6.045J Automata, Computability, and Complexity (Same subject as 18.400J)
Professor: S. Aaronson
Prereq: 6.042
Units: 4-0-8
Lecture: TR2.30-4 (32-141) Recitation: F11 (34-301) or F2 (34-302) +final
Provides an introduction to some of the central ideas of theoretical computer science, including circuits and decision trees, finite automata, Turing machines and computability, efficient algorithms and reducibility, the P versus NP problem, NP-completeness, the power of randomness, cryptography and one-way functions, computational learning theory, and quantum computing. Examines the classes of problems that can and cannot be solved in various computational models.
6.440 Essential Coding Theory
Professors: M. Sudan, D. Moshkovitz
Prereq: 6.006, 6.045
Units: 3-0-9
Lecture: MW11-12.30 (26-204)
Introduces the theory of error-correcting codes. Focuses on the essential results in the area, taught from first principles. Special focus on results of asymptotic or algorithmic significance. Principal topics include construction and existence results for error-correcting codes; limitations on the combinatorial performance of error-correcting codes; decoding algorithms; and applications to other areas of mathematics and computer science.
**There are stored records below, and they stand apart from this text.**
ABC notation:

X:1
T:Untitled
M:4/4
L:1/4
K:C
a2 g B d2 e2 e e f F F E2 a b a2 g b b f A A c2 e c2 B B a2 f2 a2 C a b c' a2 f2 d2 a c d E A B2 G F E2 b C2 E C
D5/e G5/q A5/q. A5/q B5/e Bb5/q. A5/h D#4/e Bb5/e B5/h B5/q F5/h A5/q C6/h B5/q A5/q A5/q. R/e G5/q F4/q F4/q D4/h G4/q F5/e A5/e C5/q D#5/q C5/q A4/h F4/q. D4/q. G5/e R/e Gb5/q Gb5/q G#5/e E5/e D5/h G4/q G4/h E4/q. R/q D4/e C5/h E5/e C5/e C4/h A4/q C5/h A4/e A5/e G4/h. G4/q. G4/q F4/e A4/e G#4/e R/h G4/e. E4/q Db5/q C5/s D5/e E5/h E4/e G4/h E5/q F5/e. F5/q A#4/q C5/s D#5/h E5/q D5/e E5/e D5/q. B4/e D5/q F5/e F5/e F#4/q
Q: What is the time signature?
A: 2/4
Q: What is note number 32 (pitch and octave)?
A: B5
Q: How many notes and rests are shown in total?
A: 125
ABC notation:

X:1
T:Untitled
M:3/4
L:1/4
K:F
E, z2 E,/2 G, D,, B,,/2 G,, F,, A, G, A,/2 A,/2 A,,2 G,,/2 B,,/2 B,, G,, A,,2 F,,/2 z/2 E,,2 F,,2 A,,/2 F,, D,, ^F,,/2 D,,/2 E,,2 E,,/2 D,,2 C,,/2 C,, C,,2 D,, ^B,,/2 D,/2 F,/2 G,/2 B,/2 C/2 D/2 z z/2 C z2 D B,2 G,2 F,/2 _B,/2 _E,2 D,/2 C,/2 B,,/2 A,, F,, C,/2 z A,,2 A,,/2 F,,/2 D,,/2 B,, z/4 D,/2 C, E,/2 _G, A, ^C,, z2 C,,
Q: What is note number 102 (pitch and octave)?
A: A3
6.840J Theory of Computation (Same subject as 18.404J)
Professor: M. Sipser
Prereq: 18.310 or 18.062J
Units: 4-0-8
A more extensive and theoretical treatment of the material in 6.045J/18.400J, emphasizing computability and computational complexity theory. Regular and context-free languages. Decidable and undecidable problems, reducibility, recursive function theory. Time and space measures on computation, completeness, hierarchy theorems, inherently complex problems, oracles, probabilistic computation, and interactive proof systems.
6.841J Advanced Complexity Theory (Same subject as 18.405J)
Professor: D. Moshkovitz
Prereq: 18.404
Units: 3-0-9
Current research topics in computational complexity theory. Nondeterministic, alternating, probabilistic, and parallel computation models. Boolean circuits. Complexity classes and complete sets. The polynomial-time hierarchy. Interactive proof systems. Relativization. Definitions of randomness. Pseudo-randomness and derandomizations. Interactive proof systems and probabilistically checkable proofs.
6.842 Randomness and Computation
Professor: R. Rubinfeld
Prereq: 6.046, 6.840
Units: 3-0-9
The power and sources of randomness in computation. Connections and applications to computational complexity, computational learning theory, cryptography and combinatorics. Topics include: probabilistic proofs, uniform generation and approximate counting, Fourier analysis of Boolean functions, computational learning theory, expander graphs, pseudorandom generators, derandomization.
6.845 Quantum Complexity Theory
Professor: S. Aaronson
Prereq: 6.045, 6.840, 18.435
Units: 3-0-9
Introduction to quantum computational complexity theory, the study of the fundamental capabilities and limitations of quantum computers. Topics include complexity classes, lower bounds, communication complexity, proofs and advice, and interactive proof systems in the quantum world; classical simulation of quantum circuits. The objective is to bring students to the research frontier.